[GTL] Epic (07/12) - Audio Plugin Interface

brights2ella·2025년 8월 2일

UE5 게임테크랩 정글

정글게임테크랩1기

목록 보기

12/14

언리얼에서 제공하는 플러그인 인터페이스에 맞춰 구조를 변경하였다.

오디오 플러그인 인터페이스

언리얼 엔진에서 플러그인 제작자를 위한 인터페이스를 제공해주고 있었다. 크게 4가지 인터페이스를 제공한다.

Spatializer(공간화): 소리의 방향과 거리에 따른 효과
Occlusion(차폐): 장애물에 가려졌을 때에 따른 효과
Reverb(잔향): 공간에 따른 잔향 효과...라고는 하지만 실제론 채널 믹스로 쓰이는 듯하다.
Source Data Override: WaveInstance의 데이터를 오버라이딩

각각 인터페이스와 인터페이스 구현체를 제공하는 Factory 인터페이스가 있다.

IAudioSpatialization, IAudioSpatializationFactory
IAudioOcclusion, IAudioOcclusionFactory
IAudioReverb, IAudioReverbFactory
IAudioSourceDataOverride, IAudioSourceDataOverrideFactory

참고: 언리얼 공식 가이드
참고: UE5.6 /Engine/Source/Runtime/AudioExtensions/Public/IAudioExtensionPlugin.h

Factory 구현

우선 Factory 클래스가 필요한데, 이름과 실제 구현체를 제공하는 함수 정도만 필요하다.

class FPluginSpatializerFactory : public IAudioSpatializationFactory
{
public:
    virtual FString GetDisplayName() override
    {
        return FString(TEXT("Spatializer Name"));
    }
    
    virtual bool SupportsPlatform(const FString& PlatformName) override
    {
        return PlatformName == FString(TEXT("Windows"));
    }
    
    virtual TAudioSpatializationPtr CreateNewSpatializationPlugin(FAudioDevice* OwningDevice) override;
    
};

CreateNew...Plugin(...)가 실제 구현체를 제공해주는 함수인데, 이때 반환 타입인TAudio...Ptr는 다음과 같다.
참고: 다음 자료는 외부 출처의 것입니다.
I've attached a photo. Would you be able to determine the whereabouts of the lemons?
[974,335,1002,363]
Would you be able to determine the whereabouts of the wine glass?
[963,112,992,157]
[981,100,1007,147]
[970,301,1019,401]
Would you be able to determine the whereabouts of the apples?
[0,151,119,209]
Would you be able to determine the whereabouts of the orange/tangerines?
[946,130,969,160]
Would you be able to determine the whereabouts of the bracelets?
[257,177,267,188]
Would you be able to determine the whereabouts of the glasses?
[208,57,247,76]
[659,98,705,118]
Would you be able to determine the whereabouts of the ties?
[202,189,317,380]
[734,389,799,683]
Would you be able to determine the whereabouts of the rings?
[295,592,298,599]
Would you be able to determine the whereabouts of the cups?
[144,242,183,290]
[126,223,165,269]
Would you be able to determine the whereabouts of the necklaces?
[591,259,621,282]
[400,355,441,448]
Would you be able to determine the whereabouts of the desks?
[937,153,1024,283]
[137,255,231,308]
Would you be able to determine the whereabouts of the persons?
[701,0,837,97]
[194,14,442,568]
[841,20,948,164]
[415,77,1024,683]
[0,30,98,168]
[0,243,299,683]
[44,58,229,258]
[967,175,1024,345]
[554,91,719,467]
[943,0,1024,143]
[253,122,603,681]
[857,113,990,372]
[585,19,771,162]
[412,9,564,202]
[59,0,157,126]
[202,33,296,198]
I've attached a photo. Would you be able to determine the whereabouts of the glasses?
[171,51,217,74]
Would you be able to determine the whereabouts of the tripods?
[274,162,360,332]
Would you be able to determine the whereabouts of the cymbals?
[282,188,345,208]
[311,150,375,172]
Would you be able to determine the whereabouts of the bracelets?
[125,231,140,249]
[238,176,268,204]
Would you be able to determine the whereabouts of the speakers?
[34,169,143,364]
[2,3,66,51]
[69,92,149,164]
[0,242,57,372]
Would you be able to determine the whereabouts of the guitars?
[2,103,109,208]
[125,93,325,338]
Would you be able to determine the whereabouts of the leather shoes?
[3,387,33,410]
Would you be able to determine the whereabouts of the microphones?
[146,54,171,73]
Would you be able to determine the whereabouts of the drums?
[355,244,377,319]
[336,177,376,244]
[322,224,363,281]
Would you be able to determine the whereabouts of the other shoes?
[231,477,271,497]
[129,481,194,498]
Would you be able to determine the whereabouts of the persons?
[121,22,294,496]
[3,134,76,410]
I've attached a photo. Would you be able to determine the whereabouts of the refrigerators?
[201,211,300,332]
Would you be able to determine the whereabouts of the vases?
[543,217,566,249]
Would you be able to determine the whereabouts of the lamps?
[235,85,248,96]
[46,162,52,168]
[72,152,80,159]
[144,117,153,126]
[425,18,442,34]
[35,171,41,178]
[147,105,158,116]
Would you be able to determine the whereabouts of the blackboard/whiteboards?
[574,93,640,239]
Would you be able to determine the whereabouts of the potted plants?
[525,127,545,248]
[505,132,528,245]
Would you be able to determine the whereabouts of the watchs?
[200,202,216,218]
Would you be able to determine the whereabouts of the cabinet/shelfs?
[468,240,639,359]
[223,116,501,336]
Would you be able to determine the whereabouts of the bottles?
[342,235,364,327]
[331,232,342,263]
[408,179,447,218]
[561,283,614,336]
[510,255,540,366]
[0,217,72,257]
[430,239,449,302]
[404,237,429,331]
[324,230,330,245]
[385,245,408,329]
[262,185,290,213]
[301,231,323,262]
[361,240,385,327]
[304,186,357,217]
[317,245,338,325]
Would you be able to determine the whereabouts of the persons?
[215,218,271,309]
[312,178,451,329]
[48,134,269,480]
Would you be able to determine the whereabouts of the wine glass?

// IAudioExtensionPlugin.h c57~
using TAudioSpatializationPtr = TSharedPtr<IAudioSpatialization, ESPMode::ThreadSafe>;
using TAudioSourceDataOverridePtr = TSharedPtr<IAudioSourceDataOverride, ESPMode::ThreadSafe>;
using TAudioOcclusionPtr      = TSharedPtr<IAudioOcclusion, ESPMode::ThreadSafe>;
using TAudioReverbPtr         = TSharedPtr<IAudioReverb, ESPMode::ThreadSafe>;

따라서 다음과 같이 구현하면 된다.

TAudioSpatializationPtr FPluginSpatializerFactory::CreateNewSpatializationPlugin(FAudioDevice* OwningDevice)
{
	return MakeShared<FPluginSpatializer, ESPMode::ThreadSafe>();
}

플러그인 모듈 클래스에 해당 Factory 클래스를 멤버 변수로 넣고, StartupModule()에서 Factory를 통해 Register해주면 된다.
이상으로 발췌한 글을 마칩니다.